Of key importance is that many regard him as the Second Coming of Jesus and Jah incarnate. In contrast, others see him as a human prophet who fully recognized the inner divinity in every individual. Rastafari is Afrocentric and focuses on Middle Passage’s resulting African diaspora, which it believes is oppressed within Western society, or "Babylon." Many Rastas call for this diaspora's resettlement in Africa, a continent they consider the Promised Land, or "Zion." Some practitioners extend these views to Black supremacism.
Rastas refer to their practices as "livity" or righteousness. Communal meetings are known as "groundations" and are typified by music, chanting, discussions, and the smoking of cannabis, the latter regarded as a sacrament with beneficial properties. Rastas emphasize what they regard as living "naturally," adhering to ital dietary requirements, wearing their hair in dreadlocks, and following patriarchal gender roles. Rastafari originated among impoverished and socially disenfranchised Afro-Jamaican communities in 1930s Jamaica.
Its Afrocentric ideology was largely a reaction against Jamaica's then-dominant British colonial culture. It was influenced by Ethiopianism and the Back-to-Africa movement promoted by Black nationalist figures such as Marcus Garvey. The movement developed after several Protestant Christian clergymen proclaimed that Haile Selassie's crowning as Emperor of Ethiopia in 1930 fulfilled a Biblical prophecy.

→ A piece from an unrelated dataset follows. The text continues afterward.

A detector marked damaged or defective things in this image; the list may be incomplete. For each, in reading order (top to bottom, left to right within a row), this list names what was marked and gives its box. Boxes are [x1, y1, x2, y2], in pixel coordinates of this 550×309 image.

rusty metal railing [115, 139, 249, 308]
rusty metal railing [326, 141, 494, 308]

By the 1950s, Rastafari's countercultural stance had brought the movement into conflict with wider Jamaican society, including violent clashes with law enforcement.
In the 1960s and 1970s, it gained increased respectability within Jamaica and greater visibility abroad through the popularity of Rasta-inspired reggae musicians, most notably Bob Marley. Enthusiasm for Rastafari declined in the 1980s following the deaths of Haile Selassie and Marley, but the movement survived and has a presence in many parts of the world. The Rasta movement is decentralized and organized on a largely sectarian basis. There are several denominations, or "Mansions of Rastafari," the most prominent of which are the Nyahbinghi, Bobo Ashanti, and the Twelve Tribes of Israel, each offering a different interpretation of Rasta belief.
There are an estimated 700,000 to 1,000,000 Rastas across the world. The largest population is in Jamaica, although small communities can be found in most of the world's major population centers. Rastas come from various ethnic groups, although most are of Black African descent, and some mansions accept only Black members.